--- INFORMATION SHOWN Enclosed Below ---

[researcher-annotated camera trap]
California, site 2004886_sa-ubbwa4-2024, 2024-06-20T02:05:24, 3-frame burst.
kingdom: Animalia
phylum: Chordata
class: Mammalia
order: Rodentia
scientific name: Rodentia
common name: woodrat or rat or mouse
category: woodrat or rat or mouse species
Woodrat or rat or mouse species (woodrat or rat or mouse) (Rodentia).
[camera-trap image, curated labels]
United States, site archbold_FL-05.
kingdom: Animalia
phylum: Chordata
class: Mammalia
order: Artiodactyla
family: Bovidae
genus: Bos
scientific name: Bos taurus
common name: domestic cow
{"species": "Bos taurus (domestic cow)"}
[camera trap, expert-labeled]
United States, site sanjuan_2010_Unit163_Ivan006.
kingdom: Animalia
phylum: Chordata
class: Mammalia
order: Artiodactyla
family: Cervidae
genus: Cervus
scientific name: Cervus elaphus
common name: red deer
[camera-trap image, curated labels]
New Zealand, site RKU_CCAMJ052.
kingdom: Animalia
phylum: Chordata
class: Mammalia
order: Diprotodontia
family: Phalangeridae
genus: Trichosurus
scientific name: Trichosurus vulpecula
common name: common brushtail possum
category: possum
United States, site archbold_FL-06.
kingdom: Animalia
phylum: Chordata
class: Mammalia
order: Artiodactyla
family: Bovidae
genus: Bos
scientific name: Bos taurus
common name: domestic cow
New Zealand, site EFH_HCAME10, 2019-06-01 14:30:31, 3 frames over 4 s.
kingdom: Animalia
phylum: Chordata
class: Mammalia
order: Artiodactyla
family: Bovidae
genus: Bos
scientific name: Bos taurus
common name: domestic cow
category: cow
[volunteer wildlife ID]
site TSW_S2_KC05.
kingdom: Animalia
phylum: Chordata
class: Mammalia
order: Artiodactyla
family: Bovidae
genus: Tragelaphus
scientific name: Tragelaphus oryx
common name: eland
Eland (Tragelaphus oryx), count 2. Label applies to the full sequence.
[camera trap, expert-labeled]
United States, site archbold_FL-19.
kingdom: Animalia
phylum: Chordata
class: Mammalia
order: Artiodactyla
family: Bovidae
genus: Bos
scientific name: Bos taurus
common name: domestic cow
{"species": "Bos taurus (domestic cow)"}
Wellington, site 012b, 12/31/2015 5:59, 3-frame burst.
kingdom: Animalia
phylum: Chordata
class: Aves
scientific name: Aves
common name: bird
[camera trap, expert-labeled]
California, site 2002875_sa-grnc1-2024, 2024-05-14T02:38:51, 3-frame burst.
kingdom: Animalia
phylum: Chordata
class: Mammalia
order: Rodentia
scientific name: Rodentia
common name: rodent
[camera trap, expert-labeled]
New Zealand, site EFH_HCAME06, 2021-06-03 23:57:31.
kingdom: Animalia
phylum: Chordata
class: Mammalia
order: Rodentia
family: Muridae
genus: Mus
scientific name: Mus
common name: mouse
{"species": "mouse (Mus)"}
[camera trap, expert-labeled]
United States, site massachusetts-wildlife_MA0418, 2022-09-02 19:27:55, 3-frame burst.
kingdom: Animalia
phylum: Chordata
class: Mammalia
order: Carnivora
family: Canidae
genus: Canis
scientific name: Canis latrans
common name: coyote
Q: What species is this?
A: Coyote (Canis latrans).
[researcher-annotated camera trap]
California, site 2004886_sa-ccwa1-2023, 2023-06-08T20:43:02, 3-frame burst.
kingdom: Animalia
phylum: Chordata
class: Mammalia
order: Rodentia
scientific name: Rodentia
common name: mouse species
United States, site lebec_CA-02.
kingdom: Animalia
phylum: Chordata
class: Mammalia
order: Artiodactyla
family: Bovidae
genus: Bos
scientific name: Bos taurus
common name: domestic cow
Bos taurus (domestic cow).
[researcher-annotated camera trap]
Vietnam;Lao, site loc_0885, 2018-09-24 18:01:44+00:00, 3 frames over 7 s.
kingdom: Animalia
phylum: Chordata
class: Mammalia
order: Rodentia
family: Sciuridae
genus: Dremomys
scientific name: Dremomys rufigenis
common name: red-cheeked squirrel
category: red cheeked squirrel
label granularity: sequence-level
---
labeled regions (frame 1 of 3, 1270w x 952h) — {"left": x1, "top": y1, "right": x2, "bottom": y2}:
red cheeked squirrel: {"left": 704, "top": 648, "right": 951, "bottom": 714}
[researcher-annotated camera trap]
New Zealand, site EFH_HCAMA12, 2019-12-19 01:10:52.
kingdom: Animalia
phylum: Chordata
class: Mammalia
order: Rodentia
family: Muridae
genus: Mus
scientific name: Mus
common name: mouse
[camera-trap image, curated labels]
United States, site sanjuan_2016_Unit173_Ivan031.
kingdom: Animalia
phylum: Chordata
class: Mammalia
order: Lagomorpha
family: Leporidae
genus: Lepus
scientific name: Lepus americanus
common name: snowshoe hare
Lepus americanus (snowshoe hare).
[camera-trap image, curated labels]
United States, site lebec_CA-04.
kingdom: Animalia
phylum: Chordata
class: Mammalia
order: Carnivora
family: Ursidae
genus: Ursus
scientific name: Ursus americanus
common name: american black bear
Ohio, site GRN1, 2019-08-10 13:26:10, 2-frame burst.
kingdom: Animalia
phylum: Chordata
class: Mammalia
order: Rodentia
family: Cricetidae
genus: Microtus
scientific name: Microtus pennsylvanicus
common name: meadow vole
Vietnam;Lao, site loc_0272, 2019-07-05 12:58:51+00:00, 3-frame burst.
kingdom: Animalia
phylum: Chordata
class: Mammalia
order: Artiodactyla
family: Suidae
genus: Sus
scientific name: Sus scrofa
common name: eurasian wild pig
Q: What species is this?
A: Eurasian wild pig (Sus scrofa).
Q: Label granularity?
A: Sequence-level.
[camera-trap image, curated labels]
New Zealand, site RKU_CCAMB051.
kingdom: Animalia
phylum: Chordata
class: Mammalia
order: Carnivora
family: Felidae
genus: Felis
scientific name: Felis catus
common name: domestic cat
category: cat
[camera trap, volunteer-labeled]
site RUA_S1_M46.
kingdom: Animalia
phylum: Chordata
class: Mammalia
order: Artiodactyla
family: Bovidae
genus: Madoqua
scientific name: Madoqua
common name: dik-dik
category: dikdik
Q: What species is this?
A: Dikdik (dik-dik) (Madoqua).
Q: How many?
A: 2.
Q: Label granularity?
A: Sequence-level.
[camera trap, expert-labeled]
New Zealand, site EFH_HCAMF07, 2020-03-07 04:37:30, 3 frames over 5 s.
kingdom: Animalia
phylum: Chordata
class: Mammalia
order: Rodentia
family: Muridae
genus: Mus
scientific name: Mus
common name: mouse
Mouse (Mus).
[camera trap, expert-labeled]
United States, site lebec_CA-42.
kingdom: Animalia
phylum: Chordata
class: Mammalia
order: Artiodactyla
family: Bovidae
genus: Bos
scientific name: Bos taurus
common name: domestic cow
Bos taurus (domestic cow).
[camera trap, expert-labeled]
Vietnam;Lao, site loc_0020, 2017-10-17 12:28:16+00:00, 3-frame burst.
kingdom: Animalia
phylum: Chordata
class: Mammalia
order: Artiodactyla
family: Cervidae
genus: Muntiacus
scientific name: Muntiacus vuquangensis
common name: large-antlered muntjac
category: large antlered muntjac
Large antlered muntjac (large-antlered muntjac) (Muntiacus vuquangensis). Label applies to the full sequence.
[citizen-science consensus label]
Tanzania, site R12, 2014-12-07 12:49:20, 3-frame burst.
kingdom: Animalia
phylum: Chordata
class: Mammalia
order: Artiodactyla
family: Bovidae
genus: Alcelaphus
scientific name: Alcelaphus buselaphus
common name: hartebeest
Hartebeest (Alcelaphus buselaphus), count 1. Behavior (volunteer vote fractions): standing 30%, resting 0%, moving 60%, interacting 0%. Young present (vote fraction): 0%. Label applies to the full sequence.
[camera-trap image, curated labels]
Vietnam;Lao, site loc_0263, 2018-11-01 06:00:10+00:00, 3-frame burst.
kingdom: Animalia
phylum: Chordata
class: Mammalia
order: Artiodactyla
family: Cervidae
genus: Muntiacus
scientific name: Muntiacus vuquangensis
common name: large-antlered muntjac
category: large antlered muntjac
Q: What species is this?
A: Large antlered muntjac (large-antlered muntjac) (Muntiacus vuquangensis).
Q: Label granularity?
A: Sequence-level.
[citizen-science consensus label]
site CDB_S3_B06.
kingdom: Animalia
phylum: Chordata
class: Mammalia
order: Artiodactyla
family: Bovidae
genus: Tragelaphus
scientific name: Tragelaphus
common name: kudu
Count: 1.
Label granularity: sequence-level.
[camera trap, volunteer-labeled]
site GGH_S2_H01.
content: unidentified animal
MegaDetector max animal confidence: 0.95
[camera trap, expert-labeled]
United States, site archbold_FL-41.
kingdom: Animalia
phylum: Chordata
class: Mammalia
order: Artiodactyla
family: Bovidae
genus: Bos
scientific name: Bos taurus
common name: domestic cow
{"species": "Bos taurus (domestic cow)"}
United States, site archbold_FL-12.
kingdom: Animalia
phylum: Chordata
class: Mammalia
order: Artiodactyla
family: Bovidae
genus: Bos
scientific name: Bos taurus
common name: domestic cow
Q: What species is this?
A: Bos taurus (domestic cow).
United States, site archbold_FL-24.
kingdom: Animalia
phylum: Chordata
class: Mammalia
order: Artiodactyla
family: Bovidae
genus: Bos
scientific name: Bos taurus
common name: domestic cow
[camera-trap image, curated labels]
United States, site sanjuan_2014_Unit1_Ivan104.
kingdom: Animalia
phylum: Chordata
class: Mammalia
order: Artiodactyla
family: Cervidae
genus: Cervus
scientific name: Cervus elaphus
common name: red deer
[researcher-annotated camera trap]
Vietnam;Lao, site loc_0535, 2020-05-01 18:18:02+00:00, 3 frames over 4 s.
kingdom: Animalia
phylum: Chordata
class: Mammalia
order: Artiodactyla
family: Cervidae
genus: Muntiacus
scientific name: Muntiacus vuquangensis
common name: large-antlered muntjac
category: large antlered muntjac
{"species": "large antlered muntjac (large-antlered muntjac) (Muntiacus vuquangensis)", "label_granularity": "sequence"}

--- End of Enclosed INFORMATION SHOWN ---

__YOUR ASSIGNMENT__
The required output is the exact run of lines from the beginning of the listing above to the line that contains "category: possum", inclusive of both.

__RESPONSE__
[researcher-annotated camera trap]
California, site 2004886_sa-ubbwa4-2024, 2024-06-20T02:05:24, 3-frame burst.
kingdom: Animalia
phylum: Chordata
class: Mammalia
order: Rodentia
scientific name: Rodentia
common name: woodrat or rat or mouse
category: woodrat or rat or mouse species
Woodrat or rat or mouse species (woodrat or rat or mouse) (Rodentia).
[camera-trap image, curated labels]
United States, site archbold_FL-05.
kingdom: Animalia
phylum: Chordata
class: Mammalia
order: Artiodactyla
family: Bovidae
genus: Bos
scientific name: Bos taurus
common name: domestic cow
{"species": "Bos taurus (domestic cow)"}
[camera trap, expert-labeled]
United States, site sanjuan_2010_Unit163_Ivan006.
kingdom: Animalia
phylum: Chordata
class: Mammalia
order: Artiodactyla
family: Cervidae
genus: Cervus
scientific name: Cervus elaphus
common name: red deer
[camera-trap image, curated labels]
New Zealand, site RKU_CCAMJ052.
kingdom: Animalia
phylum: Chordata
class: Mammalia
order: Diprotodontia
family: Phalangeridae
genus: Trichosurus
scientific name: Trichosurus vulpecula
common name: common brushtail possum
category: possum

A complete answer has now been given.